## Exercise brief
Update the lines in the listing from the line containing "From a visual" through the end of the listing by replacing "blue scrubs" with "green scrubs", changing nothing else.

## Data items
########################################

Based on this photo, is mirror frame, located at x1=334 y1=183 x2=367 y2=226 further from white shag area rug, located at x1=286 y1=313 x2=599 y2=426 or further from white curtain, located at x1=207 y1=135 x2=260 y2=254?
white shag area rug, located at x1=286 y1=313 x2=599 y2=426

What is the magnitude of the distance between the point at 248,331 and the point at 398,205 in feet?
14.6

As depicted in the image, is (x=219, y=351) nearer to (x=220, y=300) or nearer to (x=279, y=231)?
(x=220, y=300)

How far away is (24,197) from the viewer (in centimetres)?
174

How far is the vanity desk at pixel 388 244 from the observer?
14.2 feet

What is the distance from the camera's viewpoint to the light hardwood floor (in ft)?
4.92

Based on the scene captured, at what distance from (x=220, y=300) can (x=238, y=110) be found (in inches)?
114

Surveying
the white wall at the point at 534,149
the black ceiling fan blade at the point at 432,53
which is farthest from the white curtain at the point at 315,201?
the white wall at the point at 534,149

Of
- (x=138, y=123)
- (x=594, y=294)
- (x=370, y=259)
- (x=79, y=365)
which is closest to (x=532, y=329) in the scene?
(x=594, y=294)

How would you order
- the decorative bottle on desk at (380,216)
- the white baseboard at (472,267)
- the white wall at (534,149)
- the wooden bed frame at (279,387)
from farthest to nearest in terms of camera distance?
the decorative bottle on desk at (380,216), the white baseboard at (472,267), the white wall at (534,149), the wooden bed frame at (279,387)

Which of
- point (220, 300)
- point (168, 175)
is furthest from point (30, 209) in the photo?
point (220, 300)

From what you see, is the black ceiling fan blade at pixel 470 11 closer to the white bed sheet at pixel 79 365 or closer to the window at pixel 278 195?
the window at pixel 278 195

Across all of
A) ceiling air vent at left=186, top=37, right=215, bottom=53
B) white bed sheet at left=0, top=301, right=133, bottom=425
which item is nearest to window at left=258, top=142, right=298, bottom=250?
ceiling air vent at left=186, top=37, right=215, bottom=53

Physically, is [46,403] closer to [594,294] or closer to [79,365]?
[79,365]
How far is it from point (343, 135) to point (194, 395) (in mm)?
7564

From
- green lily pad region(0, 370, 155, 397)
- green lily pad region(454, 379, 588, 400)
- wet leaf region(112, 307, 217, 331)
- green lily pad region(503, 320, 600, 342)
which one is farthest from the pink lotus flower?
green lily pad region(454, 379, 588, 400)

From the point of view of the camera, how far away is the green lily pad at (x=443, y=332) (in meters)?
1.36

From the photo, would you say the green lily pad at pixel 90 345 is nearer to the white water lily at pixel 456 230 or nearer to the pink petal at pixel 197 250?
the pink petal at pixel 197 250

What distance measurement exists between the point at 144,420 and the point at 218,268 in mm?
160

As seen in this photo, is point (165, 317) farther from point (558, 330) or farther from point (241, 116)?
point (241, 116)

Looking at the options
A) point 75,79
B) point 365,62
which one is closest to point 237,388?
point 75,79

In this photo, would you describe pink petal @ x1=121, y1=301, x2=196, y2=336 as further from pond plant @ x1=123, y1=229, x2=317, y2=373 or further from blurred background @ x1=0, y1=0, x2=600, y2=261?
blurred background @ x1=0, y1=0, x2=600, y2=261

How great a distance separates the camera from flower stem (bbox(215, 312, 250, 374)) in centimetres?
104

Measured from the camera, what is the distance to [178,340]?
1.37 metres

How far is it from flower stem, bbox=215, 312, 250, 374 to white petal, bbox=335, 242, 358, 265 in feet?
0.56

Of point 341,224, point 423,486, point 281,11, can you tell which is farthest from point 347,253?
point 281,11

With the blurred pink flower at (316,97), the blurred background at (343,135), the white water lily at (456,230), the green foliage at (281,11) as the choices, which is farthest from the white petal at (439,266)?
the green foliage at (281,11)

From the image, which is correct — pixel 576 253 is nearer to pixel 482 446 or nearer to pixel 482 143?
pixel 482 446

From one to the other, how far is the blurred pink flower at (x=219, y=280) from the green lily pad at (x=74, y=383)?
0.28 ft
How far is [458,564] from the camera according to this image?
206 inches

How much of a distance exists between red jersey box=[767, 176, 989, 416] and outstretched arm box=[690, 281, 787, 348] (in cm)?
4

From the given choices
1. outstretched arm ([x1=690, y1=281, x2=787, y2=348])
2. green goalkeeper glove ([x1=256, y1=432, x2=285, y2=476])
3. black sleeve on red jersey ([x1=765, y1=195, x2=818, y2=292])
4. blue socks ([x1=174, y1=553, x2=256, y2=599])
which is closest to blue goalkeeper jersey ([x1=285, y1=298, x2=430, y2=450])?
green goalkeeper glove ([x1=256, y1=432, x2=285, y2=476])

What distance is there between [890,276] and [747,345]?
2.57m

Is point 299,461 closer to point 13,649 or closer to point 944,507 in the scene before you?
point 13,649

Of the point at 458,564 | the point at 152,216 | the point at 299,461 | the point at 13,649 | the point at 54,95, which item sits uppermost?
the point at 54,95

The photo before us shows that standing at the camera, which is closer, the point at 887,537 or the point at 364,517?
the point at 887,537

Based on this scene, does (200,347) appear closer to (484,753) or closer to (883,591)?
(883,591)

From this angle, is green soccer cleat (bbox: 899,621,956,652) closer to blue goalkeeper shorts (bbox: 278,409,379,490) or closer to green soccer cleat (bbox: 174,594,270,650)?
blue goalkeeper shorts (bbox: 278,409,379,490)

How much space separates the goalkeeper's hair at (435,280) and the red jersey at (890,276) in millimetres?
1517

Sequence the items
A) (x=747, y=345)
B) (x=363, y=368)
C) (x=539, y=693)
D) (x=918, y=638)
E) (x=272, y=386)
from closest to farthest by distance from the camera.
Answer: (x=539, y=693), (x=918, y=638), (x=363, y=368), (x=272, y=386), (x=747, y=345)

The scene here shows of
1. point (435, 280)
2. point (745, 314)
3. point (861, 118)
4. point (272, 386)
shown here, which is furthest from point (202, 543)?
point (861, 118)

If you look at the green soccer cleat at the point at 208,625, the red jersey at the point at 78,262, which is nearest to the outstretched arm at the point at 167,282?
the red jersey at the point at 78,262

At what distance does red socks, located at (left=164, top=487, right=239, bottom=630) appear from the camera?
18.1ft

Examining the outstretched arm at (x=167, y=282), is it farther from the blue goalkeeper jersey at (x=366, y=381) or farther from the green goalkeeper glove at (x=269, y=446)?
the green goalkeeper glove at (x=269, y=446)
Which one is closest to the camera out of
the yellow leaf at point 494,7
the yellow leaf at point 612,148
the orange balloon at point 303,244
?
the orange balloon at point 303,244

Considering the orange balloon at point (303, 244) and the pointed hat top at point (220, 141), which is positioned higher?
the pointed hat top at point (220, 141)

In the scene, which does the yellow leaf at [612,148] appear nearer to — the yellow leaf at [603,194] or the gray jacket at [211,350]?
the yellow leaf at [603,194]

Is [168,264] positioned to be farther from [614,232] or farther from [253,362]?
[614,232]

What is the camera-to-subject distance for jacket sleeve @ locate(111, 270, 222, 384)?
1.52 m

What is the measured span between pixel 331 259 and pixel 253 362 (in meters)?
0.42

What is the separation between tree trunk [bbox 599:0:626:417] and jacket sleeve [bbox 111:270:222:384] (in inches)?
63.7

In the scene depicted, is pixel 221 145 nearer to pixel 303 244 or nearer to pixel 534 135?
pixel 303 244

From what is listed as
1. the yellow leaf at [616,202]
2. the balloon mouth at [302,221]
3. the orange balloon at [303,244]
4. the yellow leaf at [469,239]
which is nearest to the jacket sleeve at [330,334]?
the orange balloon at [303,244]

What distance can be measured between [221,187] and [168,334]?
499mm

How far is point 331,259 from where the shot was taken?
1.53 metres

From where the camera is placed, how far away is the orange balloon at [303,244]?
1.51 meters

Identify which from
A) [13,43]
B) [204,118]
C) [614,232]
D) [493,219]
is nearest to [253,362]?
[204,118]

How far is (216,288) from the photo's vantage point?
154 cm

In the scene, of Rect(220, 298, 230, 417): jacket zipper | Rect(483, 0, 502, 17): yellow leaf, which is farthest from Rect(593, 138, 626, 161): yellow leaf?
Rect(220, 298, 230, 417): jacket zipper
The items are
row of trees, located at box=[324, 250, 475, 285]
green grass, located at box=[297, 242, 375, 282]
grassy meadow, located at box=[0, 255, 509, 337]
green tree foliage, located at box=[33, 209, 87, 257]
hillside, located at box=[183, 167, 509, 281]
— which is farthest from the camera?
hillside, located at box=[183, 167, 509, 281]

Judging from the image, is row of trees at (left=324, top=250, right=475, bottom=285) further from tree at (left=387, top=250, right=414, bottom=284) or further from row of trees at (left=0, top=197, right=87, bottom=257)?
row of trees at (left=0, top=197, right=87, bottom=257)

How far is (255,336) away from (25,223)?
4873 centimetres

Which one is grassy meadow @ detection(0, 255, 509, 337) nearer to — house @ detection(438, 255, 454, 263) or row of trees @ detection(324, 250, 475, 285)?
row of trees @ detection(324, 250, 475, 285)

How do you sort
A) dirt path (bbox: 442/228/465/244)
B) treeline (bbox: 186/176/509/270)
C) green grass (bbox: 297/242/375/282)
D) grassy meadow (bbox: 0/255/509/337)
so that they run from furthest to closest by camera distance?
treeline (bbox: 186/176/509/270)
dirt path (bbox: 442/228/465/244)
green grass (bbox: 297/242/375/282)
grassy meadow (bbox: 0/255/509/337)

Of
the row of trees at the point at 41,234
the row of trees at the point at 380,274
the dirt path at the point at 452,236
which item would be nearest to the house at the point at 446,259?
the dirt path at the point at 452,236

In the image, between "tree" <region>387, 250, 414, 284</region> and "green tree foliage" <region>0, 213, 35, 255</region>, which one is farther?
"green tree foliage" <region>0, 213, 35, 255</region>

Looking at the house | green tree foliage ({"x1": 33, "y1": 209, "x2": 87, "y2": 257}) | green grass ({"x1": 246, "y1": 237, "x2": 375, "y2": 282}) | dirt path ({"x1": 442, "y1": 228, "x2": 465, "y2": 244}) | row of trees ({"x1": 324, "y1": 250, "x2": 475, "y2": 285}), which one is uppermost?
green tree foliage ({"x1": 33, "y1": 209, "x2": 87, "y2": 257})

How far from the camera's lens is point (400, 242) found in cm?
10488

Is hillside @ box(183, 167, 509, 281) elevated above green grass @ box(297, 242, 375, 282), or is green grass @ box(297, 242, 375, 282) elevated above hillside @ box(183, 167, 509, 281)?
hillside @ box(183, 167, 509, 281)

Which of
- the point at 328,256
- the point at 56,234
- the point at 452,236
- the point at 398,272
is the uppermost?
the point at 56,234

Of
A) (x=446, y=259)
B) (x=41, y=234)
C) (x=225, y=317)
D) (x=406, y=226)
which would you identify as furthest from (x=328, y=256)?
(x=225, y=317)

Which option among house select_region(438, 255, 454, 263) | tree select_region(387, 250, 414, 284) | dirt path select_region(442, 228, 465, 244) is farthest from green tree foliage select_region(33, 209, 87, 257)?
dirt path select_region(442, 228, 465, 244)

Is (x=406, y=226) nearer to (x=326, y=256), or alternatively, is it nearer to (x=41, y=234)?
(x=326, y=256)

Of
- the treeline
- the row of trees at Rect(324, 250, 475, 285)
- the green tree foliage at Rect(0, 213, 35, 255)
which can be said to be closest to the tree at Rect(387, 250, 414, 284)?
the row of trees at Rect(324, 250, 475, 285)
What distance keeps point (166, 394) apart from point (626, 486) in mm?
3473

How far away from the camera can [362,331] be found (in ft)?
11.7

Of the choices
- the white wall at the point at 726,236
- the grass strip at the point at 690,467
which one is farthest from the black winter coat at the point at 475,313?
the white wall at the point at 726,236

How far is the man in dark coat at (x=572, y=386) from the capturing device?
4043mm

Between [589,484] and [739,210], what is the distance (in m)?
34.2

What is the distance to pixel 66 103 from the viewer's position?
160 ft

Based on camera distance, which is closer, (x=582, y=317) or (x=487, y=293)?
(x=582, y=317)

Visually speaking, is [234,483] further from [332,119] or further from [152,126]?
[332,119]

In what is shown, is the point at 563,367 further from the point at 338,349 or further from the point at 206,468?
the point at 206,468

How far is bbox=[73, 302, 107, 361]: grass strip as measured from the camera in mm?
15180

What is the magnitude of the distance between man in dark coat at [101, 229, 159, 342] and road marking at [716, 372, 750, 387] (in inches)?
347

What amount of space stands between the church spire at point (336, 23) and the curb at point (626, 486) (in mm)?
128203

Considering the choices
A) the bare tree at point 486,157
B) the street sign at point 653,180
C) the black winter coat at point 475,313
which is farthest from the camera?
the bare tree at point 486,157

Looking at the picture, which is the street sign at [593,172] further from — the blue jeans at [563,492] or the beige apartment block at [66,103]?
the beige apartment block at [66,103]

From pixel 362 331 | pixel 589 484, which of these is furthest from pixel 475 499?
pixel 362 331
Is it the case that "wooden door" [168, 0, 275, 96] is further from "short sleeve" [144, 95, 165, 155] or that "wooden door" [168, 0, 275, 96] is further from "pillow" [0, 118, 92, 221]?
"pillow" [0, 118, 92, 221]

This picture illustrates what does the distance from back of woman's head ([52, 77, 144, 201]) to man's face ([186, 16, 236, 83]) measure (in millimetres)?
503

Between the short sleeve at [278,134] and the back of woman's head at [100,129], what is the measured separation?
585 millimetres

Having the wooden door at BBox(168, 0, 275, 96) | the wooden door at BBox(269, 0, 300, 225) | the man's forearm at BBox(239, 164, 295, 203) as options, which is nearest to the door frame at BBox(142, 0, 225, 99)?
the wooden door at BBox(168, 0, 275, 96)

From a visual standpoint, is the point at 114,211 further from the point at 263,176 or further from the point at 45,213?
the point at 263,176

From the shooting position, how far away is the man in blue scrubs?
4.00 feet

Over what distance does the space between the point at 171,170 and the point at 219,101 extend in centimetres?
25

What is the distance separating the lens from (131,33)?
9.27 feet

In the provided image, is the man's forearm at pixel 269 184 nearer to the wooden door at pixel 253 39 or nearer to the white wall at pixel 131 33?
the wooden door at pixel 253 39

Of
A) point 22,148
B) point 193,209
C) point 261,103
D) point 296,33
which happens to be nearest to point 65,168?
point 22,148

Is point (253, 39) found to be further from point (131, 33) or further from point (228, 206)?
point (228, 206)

########################################

## Result
From a visual standpoint, is the point at 114,211 further from the point at 263,176 or further from the point at 45,213?
the point at 263,176

From the shooting position, how far away is the man in green scrubs?
4.00 feet

Over what distance does the space between the point at 171,170 and the point at 219,101 extend in centimetres?
25

What is the distance separating the lens from (131,33)?
9.27 feet

In the provided image, is the man's forearm at pixel 269 184 nearer to the wooden door at pixel 253 39 or nearer to the white wall at pixel 131 33?
the wooden door at pixel 253 39

Of
A) point 22,148
B) point 193,209
C) point 261,103
D) point 296,33
which happens to be nearest to point 65,168?
point 22,148

Is point (253, 39) found to be further from point (131, 33) or further from point (228, 206)?
point (228, 206)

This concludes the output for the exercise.